• **WRITTEN TASK**
All of the data needs to be repeated exactly.

_ _ _ _ _ _ _

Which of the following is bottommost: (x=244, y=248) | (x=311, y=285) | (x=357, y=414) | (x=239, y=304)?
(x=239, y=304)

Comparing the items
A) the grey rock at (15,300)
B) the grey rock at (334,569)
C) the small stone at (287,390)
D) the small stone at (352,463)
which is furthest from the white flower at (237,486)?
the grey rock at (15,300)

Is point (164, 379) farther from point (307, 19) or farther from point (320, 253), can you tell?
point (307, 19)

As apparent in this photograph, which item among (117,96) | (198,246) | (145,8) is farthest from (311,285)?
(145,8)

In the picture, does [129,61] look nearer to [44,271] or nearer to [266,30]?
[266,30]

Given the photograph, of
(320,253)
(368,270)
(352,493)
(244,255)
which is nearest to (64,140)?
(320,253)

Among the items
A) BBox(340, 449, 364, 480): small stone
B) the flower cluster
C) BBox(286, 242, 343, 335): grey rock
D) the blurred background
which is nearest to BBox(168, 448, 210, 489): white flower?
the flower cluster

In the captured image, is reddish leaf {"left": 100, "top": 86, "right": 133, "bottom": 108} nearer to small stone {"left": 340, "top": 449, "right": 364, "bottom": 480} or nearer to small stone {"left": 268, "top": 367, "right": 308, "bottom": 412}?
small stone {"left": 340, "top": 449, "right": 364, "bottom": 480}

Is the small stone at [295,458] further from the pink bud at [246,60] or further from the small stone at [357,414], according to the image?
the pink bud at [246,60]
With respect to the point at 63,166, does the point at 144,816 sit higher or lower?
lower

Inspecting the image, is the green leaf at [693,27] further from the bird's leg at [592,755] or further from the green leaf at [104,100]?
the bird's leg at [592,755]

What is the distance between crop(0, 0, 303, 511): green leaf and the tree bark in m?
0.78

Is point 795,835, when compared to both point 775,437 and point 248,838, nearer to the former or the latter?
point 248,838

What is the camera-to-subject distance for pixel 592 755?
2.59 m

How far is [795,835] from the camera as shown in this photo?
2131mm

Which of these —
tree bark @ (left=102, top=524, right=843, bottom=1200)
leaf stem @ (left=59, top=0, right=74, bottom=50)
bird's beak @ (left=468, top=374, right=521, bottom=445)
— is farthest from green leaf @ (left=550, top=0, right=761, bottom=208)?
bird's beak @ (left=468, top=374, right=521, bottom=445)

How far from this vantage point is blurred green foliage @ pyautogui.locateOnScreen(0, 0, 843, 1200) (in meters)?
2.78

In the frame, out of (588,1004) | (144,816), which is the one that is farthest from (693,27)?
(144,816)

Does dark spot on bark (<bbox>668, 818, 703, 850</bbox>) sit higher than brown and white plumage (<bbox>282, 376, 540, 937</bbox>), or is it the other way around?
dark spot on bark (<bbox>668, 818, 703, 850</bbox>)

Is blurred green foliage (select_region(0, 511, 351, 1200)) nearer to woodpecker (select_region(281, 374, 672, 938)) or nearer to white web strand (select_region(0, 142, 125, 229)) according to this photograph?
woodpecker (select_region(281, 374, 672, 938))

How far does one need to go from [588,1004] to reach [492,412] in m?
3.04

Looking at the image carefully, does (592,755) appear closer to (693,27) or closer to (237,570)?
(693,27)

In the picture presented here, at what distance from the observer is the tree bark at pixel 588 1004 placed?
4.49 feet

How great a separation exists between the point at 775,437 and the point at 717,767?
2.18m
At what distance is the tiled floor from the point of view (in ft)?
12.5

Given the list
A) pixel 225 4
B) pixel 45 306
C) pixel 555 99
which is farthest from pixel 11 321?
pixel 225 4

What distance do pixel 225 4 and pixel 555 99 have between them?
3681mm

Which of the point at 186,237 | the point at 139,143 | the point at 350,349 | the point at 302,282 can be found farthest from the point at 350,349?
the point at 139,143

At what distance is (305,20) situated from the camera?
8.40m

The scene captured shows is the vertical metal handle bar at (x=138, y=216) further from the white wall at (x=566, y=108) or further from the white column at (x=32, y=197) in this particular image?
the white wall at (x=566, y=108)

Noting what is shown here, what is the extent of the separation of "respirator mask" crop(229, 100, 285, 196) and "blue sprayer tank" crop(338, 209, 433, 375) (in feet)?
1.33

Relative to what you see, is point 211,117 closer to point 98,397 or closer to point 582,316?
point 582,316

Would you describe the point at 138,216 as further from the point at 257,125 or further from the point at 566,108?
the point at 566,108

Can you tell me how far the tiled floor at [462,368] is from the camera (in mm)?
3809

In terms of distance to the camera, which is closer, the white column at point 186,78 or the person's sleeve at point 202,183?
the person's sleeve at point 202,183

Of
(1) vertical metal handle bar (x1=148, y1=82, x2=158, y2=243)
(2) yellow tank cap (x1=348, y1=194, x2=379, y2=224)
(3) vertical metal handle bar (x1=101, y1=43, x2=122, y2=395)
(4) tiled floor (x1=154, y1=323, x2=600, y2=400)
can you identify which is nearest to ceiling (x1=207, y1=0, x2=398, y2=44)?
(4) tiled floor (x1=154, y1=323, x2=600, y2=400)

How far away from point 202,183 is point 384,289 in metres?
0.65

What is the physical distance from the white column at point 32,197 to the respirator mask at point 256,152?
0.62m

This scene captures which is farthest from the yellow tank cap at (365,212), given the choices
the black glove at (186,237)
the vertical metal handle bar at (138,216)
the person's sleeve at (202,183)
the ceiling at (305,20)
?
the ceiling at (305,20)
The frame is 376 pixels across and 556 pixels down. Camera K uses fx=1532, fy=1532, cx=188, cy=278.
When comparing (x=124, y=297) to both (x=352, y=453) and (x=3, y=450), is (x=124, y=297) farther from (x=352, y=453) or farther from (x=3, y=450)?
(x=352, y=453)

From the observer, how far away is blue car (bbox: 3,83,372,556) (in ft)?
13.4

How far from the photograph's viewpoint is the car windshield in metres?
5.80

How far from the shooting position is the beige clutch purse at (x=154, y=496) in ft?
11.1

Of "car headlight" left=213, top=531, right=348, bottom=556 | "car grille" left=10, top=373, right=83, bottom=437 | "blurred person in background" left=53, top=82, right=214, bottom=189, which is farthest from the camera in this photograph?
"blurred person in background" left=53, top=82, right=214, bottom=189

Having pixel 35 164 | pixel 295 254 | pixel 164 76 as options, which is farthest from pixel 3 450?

_ _ _ _ _ _ _

• **EXPECTED ANSWER**
Which of the following is bottommost: (x=244, y=248) | (x=311, y=285) | (x=357, y=414) | (x=239, y=304)?
(x=239, y=304)

Comparing the items
A) the grey rock at (15,300)
B) the grey rock at (334,569)
C) the small stone at (287,390)
D) the small stone at (352,463)
which is furthest from the white flower at (237,486)?
the grey rock at (15,300)

Is point (164, 379) farther from point (307, 19) or farther from point (320, 253), can you tell?
point (307, 19)

As apparent in this photograph, which item among (117,96) | (198,246) | (145,8) is farthest from (311,285)?
(145,8)

In the picture, does [129,61] look nearer to [44,271] or nearer to [266,30]?
[266,30]

Given the photograph, of
(320,253)
(368,270)
(352,493)
(244,255)
which is nearest to (64,140)?
(320,253)

Among the items
A) BBox(340, 449, 364, 480): small stone
B) the flower cluster
C) BBox(286, 242, 343, 335): grey rock
D) the blurred background
which is nearest to BBox(168, 448, 210, 489): white flower?
the flower cluster

In the captured image, is reddish leaf {"left": 100, "top": 86, "right": 133, "bottom": 108} nearer to small stone {"left": 340, "top": 449, "right": 364, "bottom": 480} or nearer to small stone {"left": 268, "top": 367, "right": 308, "bottom": 412}?
small stone {"left": 340, "top": 449, "right": 364, "bottom": 480}

Is the small stone at [295,458] further from the pink bud at [246,60] or further from the small stone at [357,414], according to the image?
the pink bud at [246,60]
With respect to the point at 63,166, does the point at 144,816 sit higher or lower?
lower

Inspecting the image, is the green leaf at [693,27] further from the bird's leg at [592,755] or further from the green leaf at [104,100]?
the bird's leg at [592,755]

What is the distance between crop(0, 0, 303, 511): green leaf and the tree bark in m?
0.78

Is point 795,835, when compared to both point 775,437 and point 248,838, nearer to the former or the latter?
point 248,838

What is the camera-to-subject distance for pixel 592 755?
2.59 m

How far is [795,835] from the camera as shown in this photo?
2131mm

Which of these —
tree bark @ (left=102, top=524, right=843, bottom=1200)
leaf stem @ (left=59, top=0, right=74, bottom=50)
bird's beak @ (left=468, top=374, right=521, bottom=445)
— is farthest from green leaf @ (left=550, top=0, right=761, bottom=208)?
bird's beak @ (left=468, top=374, right=521, bottom=445)

How far from this vantage point is blurred green foliage @ pyautogui.locateOnScreen(0, 0, 843, 1200) (in meters)?
2.78

In the frame, out of (588,1004) | (144,816), which is the one that is farthest from (693,27)?
(144,816)

Does dark spot on bark (<bbox>668, 818, 703, 850</bbox>) sit higher than brown and white plumage (<bbox>282, 376, 540, 937</bbox>), or is it the other way around?
dark spot on bark (<bbox>668, 818, 703, 850</bbox>)

Is blurred green foliage (select_region(0, 511, 351, 1200)) nearer to woodpecker (select_region(281, 374, 672, 938)) or nearer to white web strand (select_region(0, 142, 125, 229)) according to this photograph?
woodpecker (select_region(281, 374, 672, 938))

How far does one need to go from [588,1004] to reach [492,412] in m?
3.04

Looking at the image carefully, does (592,755) appear closer to (693,27) or closer to (237,570)?
(693,27)

In the picture presented here, at what distance from the observer is the tree bark at pixel 588 1004 placed?
4.49 feet

How great a separation exists between the point at 775,437 and the point at 717,767?
2.18m
At what distance is the tiled floor from the point of view (in ft)?
12.5

Given the list
A) pixel 225 4
B) pixel 45 306
C) pixel 555 99
which is farthest from pixel 11 321?
pixel 225 4

What distance do pixel 225 4 and pixel 555 99 have between them?
3681mm

Which of the point at 186,237 | the point at 139,143 | the point at 350,349 | the point at 302,282 can be found farthest from the point at 350,349?
the point at 139,143

At what distance is (305,20) situated from the camera?
8.40m

The scene captured shows is the vertical metal handle bar at (x=138, y=216) further from the white wall at (x=566, y=108) or further from the white column at (x=32, y=197) in this particular image?
the white wall at (x=566, y=108)

Noting what is shown here, what is the extent of the separation of "respirator mask" crop(229, 100, 285, 196) and "blue sprayer tank" crop(338, 209, 433, 375) (in feet)?
1.33

Relative to what you see, is point 211,117 closer to point 98,397 or closer to point 582,316?
point 582,316

Would you describe the point at 138,216 as further from the point at 257,125 or further from the point at 566,108?
the point at 566,108

Can you tell me how far the tiled floor at [462,368] is from the camera (in mm)?
3809

In terms of distance to the camera, which is closer, the white column at point 186,78 or the person's sleeve at point 202,183?
the person's sleeve at point 202,183

Of
(1) vertical metal handle bar (x1=148, y1=82, x2=158, y2=243)
(2) yellow tank cap (x1=348, y1=194, x2=379, y2=224)
(3) vertical metal handle bar (x1=101, y1=43, x2=122, y2=395)
(4) tiled floor (x1=154, y1=323, x2=600, y2=400)
can you identify which is nearest to ceiling (x1=207, y1=0, x2=398, y2=44)?
(4) tiled floor (x1=154, y1=323, x2=600, y2=400)

How far away from point 202,183 is point 384,289 in metres?
0.65

What is the physical distance from the white column at point 32,197 to the respirator mask at point 256,152?
0.62m

This scene captures which is farthest from the yellow tank cap at (365,212), given the choices
the black glove at (186,237)
the vertical metal handle bar at (138,216)
the person's sleeve at (202,183)
the ceiling at (305,20)
?
the ceiling at (305,20)
The frame is 376 pixels across and 556 pixels down. Camera K uses fx=1532, fy=1532, cx=188, cy=278.
When comparing (x=124, y=297) to both (x=352, y=453) and (x=3, y=450), is (x=124, y=297) farther from (x=352, y=453) or farther from (x=3, y=450)?
(x=352, y=453)

From the observer, how far away is blue car (bbox: 3,83,372,556) (in ft)?
13.4

How far from the photograph's viewpoint is the car windshield in metres?
5.80

How far from the shooting position is the beige clutch purse at (x=154, y=496) in ft?
11.1

Of "car headlight" left=213, top=531, right=348, bottom=556 | "car grille" left=10, top=373, right=83, bottom=437 | "blurred person in background" left=53, top=82, right=214, bottom=189, which is farthest from the camera in this photograph?
"blurred person in background" left=53, top=82, right=214, bottom=189

Having pixel 35 164 | pixel 295 254 | pixel 164 76 as options, which is farthest from pixel 3 450?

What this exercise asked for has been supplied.